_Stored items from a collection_
------------------------------------------------------------
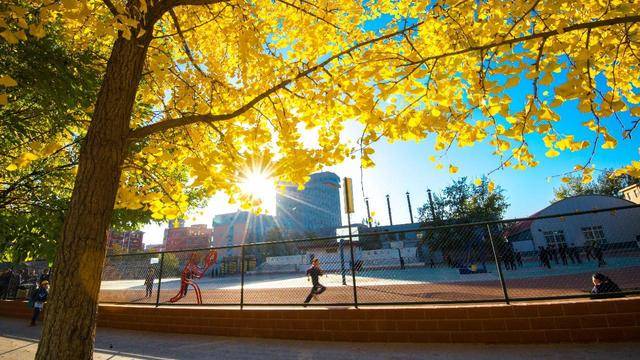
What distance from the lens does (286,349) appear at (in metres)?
5.05

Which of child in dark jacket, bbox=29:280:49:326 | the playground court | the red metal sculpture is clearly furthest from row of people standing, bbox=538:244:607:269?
child in dark jacket, bbox=29:280:49:326

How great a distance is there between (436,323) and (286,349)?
8.48 feet

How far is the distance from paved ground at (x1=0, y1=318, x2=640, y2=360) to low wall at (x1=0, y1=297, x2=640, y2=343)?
0.55ft

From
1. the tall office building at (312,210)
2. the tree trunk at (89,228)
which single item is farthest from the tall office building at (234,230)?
the tree trunk at (89,228)

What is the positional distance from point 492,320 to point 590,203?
3087cm

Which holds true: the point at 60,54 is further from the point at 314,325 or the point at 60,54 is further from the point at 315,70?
the point at 314,325

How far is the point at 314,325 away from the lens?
5.54m

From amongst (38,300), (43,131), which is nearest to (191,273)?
(38,300)

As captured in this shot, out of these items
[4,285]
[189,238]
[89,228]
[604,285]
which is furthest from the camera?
[189,238]

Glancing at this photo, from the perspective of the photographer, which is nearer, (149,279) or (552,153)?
(552,153)

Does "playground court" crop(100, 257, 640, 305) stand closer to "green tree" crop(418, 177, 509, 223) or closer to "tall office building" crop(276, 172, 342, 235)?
"green tree" crop(418, 177, 509, 223)

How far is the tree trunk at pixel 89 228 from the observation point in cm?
248

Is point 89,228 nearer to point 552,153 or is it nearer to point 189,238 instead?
point 552,153

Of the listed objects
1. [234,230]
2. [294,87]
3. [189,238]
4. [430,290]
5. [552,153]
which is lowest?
[430,290]
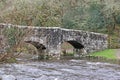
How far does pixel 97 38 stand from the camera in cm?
4803

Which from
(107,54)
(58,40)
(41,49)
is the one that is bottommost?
(107,54)

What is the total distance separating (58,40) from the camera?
41.8 metres

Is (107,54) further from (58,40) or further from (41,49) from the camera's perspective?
(41,49)

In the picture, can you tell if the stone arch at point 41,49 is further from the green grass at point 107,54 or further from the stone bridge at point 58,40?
the green grass at point 107,54

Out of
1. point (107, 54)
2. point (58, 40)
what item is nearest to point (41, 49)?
point (58, 40)

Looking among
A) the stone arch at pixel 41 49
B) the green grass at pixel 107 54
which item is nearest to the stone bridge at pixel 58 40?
the stone arch at pixel 41 49

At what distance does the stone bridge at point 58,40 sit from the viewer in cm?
3982

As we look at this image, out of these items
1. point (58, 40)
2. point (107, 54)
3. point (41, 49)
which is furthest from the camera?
point (107, 54)

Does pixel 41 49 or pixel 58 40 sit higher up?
pixel 58 40

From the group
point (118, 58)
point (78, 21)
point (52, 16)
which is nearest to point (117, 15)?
point (78, 21)

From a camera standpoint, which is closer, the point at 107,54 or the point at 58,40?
the point at 58,40

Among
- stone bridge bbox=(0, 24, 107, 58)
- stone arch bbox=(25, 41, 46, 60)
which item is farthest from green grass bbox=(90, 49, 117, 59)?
stone arch bbox=(25, 41, 46, 60)

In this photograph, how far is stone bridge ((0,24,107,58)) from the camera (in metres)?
39.8

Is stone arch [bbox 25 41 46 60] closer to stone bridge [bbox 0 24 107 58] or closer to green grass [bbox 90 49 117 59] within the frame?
stone bridge [bbox 0 24 107 58]
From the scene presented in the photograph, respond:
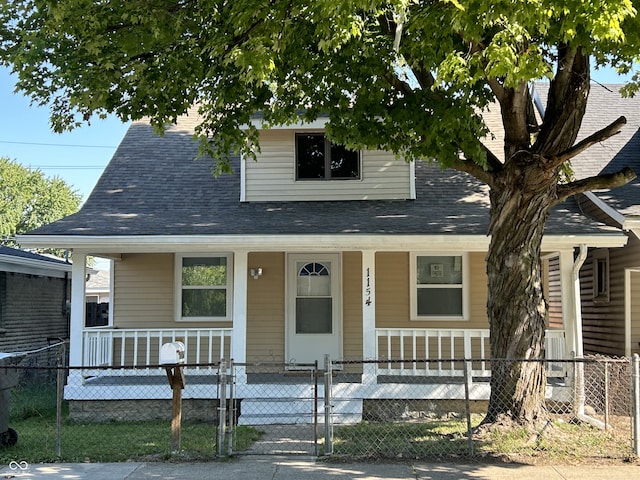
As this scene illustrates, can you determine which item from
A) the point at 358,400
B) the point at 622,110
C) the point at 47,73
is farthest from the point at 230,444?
the point at 622,110

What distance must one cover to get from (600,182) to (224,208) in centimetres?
614

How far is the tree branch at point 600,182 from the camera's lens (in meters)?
7.37

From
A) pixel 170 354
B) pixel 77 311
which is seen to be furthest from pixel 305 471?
pixel 77 311

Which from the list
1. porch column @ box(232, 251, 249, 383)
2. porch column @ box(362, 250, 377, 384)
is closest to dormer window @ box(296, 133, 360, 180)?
porch column @ box(362, 250, 377, 384)

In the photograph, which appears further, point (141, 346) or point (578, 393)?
point (141, 346)

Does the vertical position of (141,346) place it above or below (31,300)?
below

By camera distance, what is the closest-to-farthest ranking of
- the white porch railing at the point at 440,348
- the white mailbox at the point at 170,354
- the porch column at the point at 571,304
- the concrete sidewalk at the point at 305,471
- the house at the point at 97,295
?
the concrete sidewalk at the point at 305,471 → the white mailbox at the point at 170,354 → the white porch railing at the point at 440,348 → the porch column at the point at 571,304 → the house at the point at 97,295

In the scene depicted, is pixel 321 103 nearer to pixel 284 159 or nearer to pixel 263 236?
------------------------------------------------------------
_Set problem_
Return, unchanged, the stretch of the items from the line containing "Does the vertical" through the end of the items.

_The reply_
Does the vertical position of (141,346) place it above or below (31,300)?
below

By camera distance, what is the closest-to-farthest ranking of
- the white porch railing at the point at 440,348
- the white mailbox at the point at 170,354
- the porch column at the point at 571,304
- the concrete sidewalk at the point at 305,471
- the house at the point at 97,295
?
the concrete sidewalk at the point at 305,471 → the white mailbox at the point at 170,354 → the white porch railing at the point at 440,348 → the porch column at the point at 571,304 → the house at the point at 97,295

In the scene depicted, is pixel 321 103 nearer to pixel 284 159 or nearer to pixel 263 236?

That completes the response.